In diesem Licht schrumpft der Abstand zur Qualcomm-Spitze von gefühlten Welten auf ungefähr anderthalb Jahre technischer Rückstand. Das ist weit entfernt von Marktführung, aber es ist eben auch kein Totalausfall. Unter massiven US-Sanktionen, ohne Zugang zu modernster EUV-Belichtung und mit einem sichtbar älteren Fertigungsprozess überhaupt einen Neun-Kern-SoC in diese Leistungsklasse zu bringen, ist aus Ingenieurssicht bemerkenswert. Wer den Kirin 9030 nur anhand einer einzigen Leck-Messung als komplette Lachnummer abtut, unterschätzt, wie schwierig der Rahmen für Huawei und SMIC aktuell ist.
Dazu kommt, dass CPU-Benchmarks nur einen Teil des Alltags abbilden. Der Kirin 9030 soll mit einer Maleoon-935-GPU kombiniert werden, zu der es bisher kaum harte Daten zu Taktraten oder Shader-Konfigurationen gibt. Huawei investiert seit Jahren in eigene Grafiklösungen, KI-Beschleuniger und Optimierungen für HarmonyOS. Wie sich der Chip in Spielen, bei der Bildverarbeitung, im Kamera-Stack und in KI-Funktionen schlägt, hängt also stark von der Software ab. Für viele Nutzer ist am Ende wichtiger, wie schnell die Kamera startet, wie gut der Nachtmodus arbeitet und ob das Gerät den Tag ohne Nachladen übersteht – nicht, ob der Single-Core-Score drei oder vier Prozent höher ist.
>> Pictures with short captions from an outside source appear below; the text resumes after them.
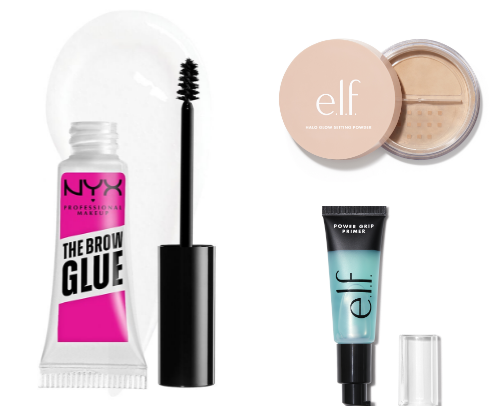 affordable glam that feels expensive cover photo collage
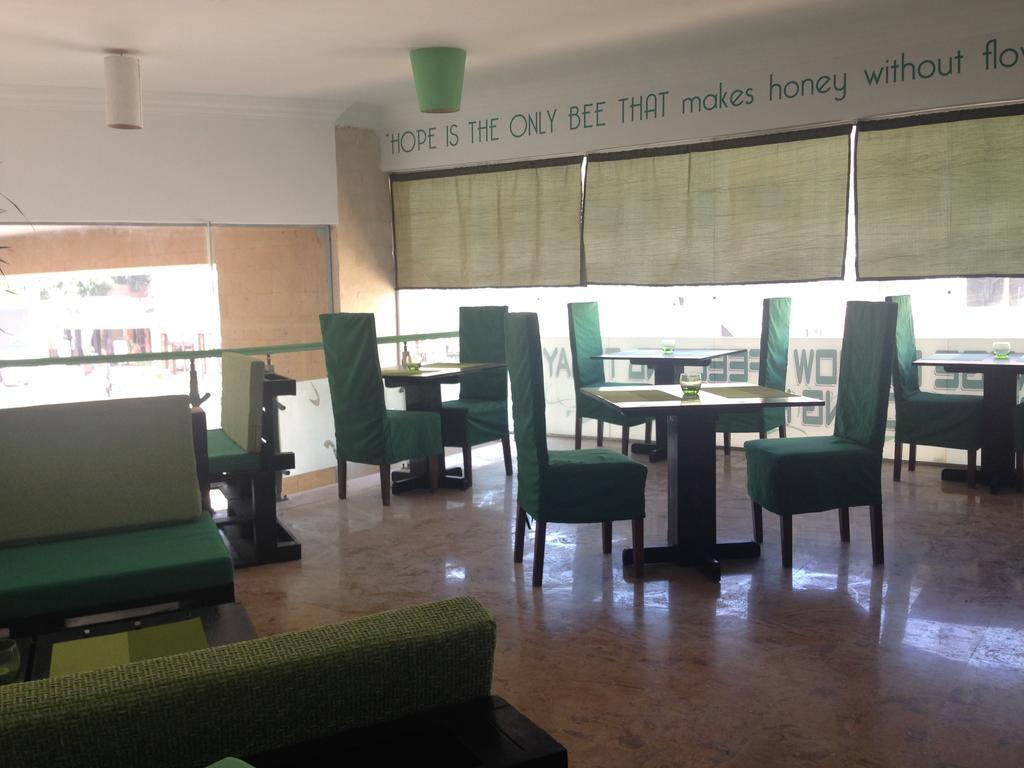 Alia Beach Resort Hurghada Exterior foto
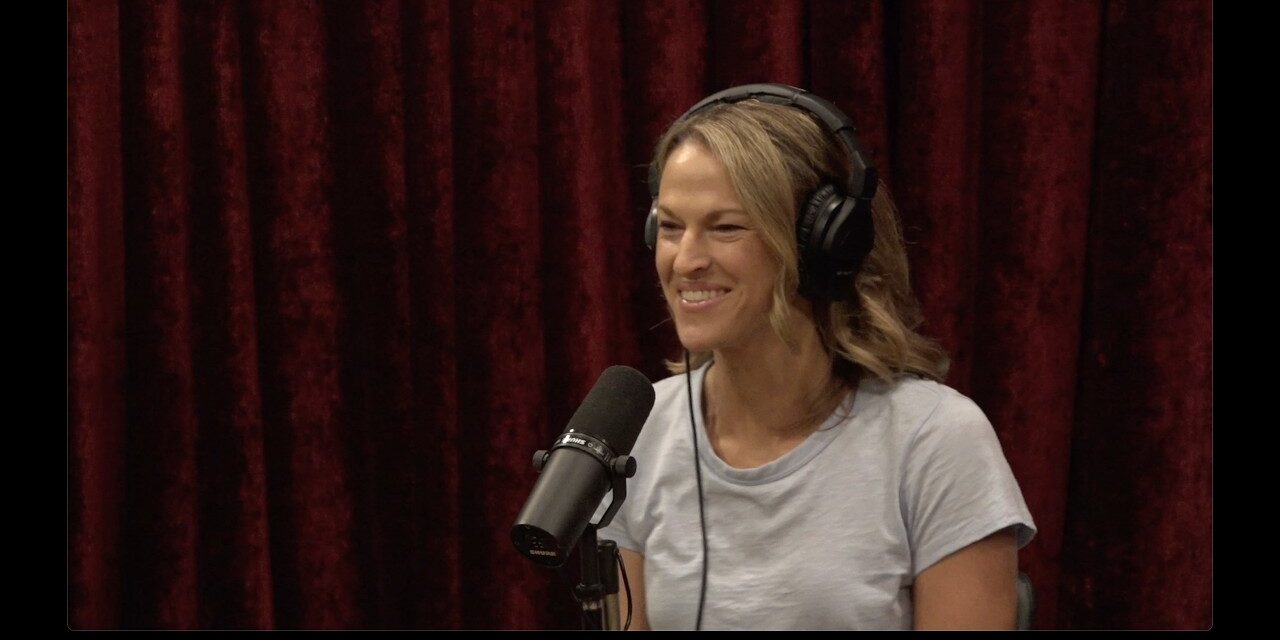 Joe Rogan Experience #2528 – Cassie Coppersmith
Ein weiterer Punkt: Die Geekbench-Datenbank ist berüchtigt dafür, dass dort Prototypen mit Test-Firmware auftauchen. Manche Geräte laufen im extrem sparsamen Modus, andere haben aggressive Temperaturgrenzen, wieder andere nutzen noch fehlerhafte Treiber. Das entschuldigt keine schwachen Werte, relativiert aber die Aussagekraft einer einzelnen Messung. Seriös wird es erst, wenn unterschiedliche Reviewer Seriengeräte testen, mehrere Läufe durchführen und die Ergebnisse mit realen Nutzungsszenarien kombinieren.
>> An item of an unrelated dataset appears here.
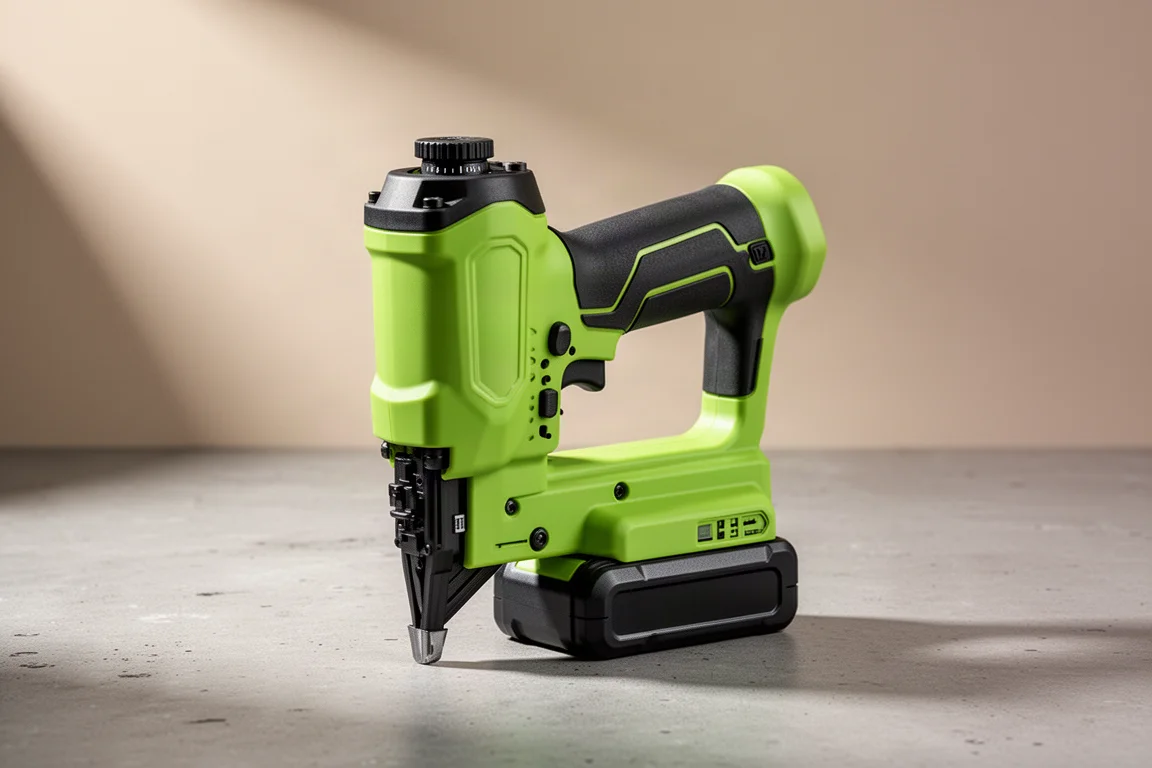 Ryobi 18-Gauge Brushless Brad Nailer product image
Für potenzielle Käufer des Huawei Mate 80 lässt sich aktuell ein Zwischenfazit ziehen. Wer maximale Leistung für High-End-Gaming, Emulation oder produktive Workflows direkt auf dem Handy sucht, wird mit Snapdragon 8 Elite Gen 5, Dimensity 9500 oder A19 Pro weiterhin besser fahren. Wer hingegen vor allem auf Kameraqualität, Akkulaufzeit, das Huawei-Ökosystem und die Idee einer unabhängigen chinesischen Plattform Wert legt, könnte mit einem gut abgestimmten Kirin 9030 durchaus glücklich werden. Er wird die Benchmark-Spitzenreiter nicht entthronen, aber er könnte ein starkes Herz für Huaweis Flaggschiffe sein – gerade in einem Umfeld, in dem jedes Prozent Leistung gegen politische und technologische Hürden erkämpft werden muss.
Unterm Strich zeigt der Geekbench-Leak zweierlei: Ja, der Kirin 9030 liegt derzeit klar hinter den globalen Top-SoCs zurück. Aber er zeigt auch, dass Huawei trotz aller Blockaden Schritt für Schritt aufholt. Die Wahrheit wird am Ende irgendwo zwischen den dramatischen 300-Prozent-Memes und den nüchternen Daten der Seriengeräte liegen. Erst wenn die Mate-80-Reihe offiziell im Handel ist, wird sich zeigen, ob der Kirin 9030 nur ein weiterer Kompromiss unter Druck bleibt oder zum nächsten wichtigen Baustein von Huaweis langfristiger Chip-Strategie wird.